In a study published in the journal Science Translational Medicine,
they said the answer could lie in a protein in the H1N1 flu strain
found in high amounts in the GSK shot but at much lower levels in
the other vaccine, Novartis' Focetria.
"It was a really exciting moment," Lawrence Steinman, a professor of
neurology and neurological sciences who led the work at Stanford
University, said of the finding.
A spokeswoman for GSK, whose Pandemrix vaccine was withdrawn from
the market after the 2009/2010 pandemic, said the company was aware
of the study and would "review it carefully".
"We are actively conducting research into the observed association
between Pandemrix and narcolepsy and the interaction this vaccine
might have had with other risk factors in those affected," she said
in an emailed comment.
Narcolepsy is an incurable, lifelong brain disorder that disrupts
normal sleep-wake cycles and causes severe nightmares and daytime
sleep attacks that can strike at any time.

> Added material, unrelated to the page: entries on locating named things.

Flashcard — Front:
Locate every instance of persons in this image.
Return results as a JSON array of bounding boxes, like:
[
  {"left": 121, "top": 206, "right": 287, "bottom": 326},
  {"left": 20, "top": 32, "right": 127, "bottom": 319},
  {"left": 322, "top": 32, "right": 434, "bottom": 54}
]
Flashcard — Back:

Scientists are not sure exactly what causes it, but the latest
research suggests it is a type of auto-immune disease, where the
immune system misfires and mistakenly attacks the body's own
functions and organs.
Studies in countries where GSK's Pandemrix vaccine was used in the
2009/2010 flu pandemic -- including Britain, Finland, Sweden and
Ireland -- have found a significant rise in cases of narcolepsy in
children.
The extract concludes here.